Washington University School of Medicine (WUSM) in St. Louis now leads a Phase 3 clinical trial, funded by the National Institutes of Health (NIH), testing the potential of three inflammatory disease-drugs in a bid to address and treat the cytokine storm associated with the novel coronavirus as well as shorten hospital stays and reduce the need for dependence on ventilators to augment breathing.
SARS-CoV-2 has been associated with autoimmune disease-like conditions once a patient is done with the viral infection. For months after, an individual’s immune system can produce immune proteins at the already vanquished virus, writes Julia Evangelou Strait for the WUSM St. Louis News Hub. This reaction can lead to dangerous conditions such as the cytokine storm, which can add to acute respiratory distress syndrome (ADDS) and multiple organ failure, and ultimately death.
William G. Powderly, MD, protocol chair of the international trial and also the J. William Campbell Professor of Medicine and director of the Institute of Clinical and Translational Sciences, commented on this situation, noting, “In severe COVID-19 infection, we think the virus triggers an abnormal immune response, which drives inflammation in the lungs and is the major reason people end up needing ventilators and sometimes dying.”
Dr. Powderly continued, “The viral infection can trigger the need for hospitalization, but the illness that we see in such patients is predominantly an aberrant immune response. About ten days after the initial infection—around the time many people with severe illness are hospitalized—many don’t have the virus anymore, so any antiviral drug can’t do much at this point. We think adding an immune modulator drug may be helpful, and this is designed to determine whether such drugs can benefit patients with severe illness.”
Now, WUSM St. Louis leads a clinical trial enrolling a target of 2,000 patients hospitalized with moderate to severe SARS-CoV-2 around the United States and Latin America. Patients will receive the standard of care treatment (SoC), including remdesivir, which was approved via emergency use authorization as it reduced in one study hospitalization duration from 14 days to 11 days. In addition to SoC, the study team will assign either a placebo or one of three anti-inflammatory drugs.
Sponsored by NIH and part of the Accelerating COVID-19 Therapeutic Interventions and Vaccines (ACTIV) initiative and is coordinated by the National Center for Advancing Translational Sciences (NCATS), part of NIH. It’s expected to run for six months and will involve eligible and consenting patients at Barnes-Jewish Hospital.

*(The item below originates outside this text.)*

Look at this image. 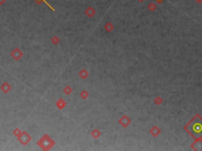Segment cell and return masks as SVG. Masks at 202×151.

Note that this study is based on an adaptive master protocol design affording the investigators the flexibility to investigate up to five drugs at one time; they can also stop or proceed with certain drugs based on evidence in the trial. Those drugs that don’t show promise can be terminated upon the appropriate evidence.

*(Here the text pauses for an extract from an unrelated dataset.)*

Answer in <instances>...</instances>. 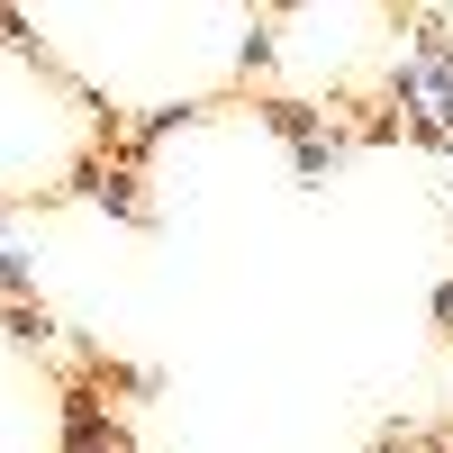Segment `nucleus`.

Moreover, the standard of care can transform based on evidence.
The study team will use the following study drugs:
- Infliximab (Remicade/Janssen Research & Development LLC—one of the Janssen Pharmaceutical Companies of Johnson & Johnson).
- Abatacept (Orencia/Bristol Myers Squibb).
- Cenicriviroc (the investigational drug under development by AbbVie).
All three of these drugs were designed to curb the immune system and reduce inflammation. While Infliximab has been approved by the FDA to treat several chronic inflammatory conditions (e.g., rheumatoid arthritis and Crohn’s disease), Abatacept is also FDA approved for similar conditions, while the AbbVie drug is still under study for liver inflammation trigger by fat buildup in the liver and has been evaluated for HIV infection.
What is ACTIV?
The Accelerating COVID-19 Therapeutic Interventions and Vaccines (ACTIV) initiative is a public-private partnership, with funding provided by Operation Warp Speed through the Biomedical Advanced Research and Development Authority of the U.S. Department of Health and Human Services’ Office of the Assistant Secretary for Preparedness and Response. Although a critically important centralizing and organizing entity to support COVID-19 clinical trials, TrialSite also observed ways it could diversify its leadership and core participation.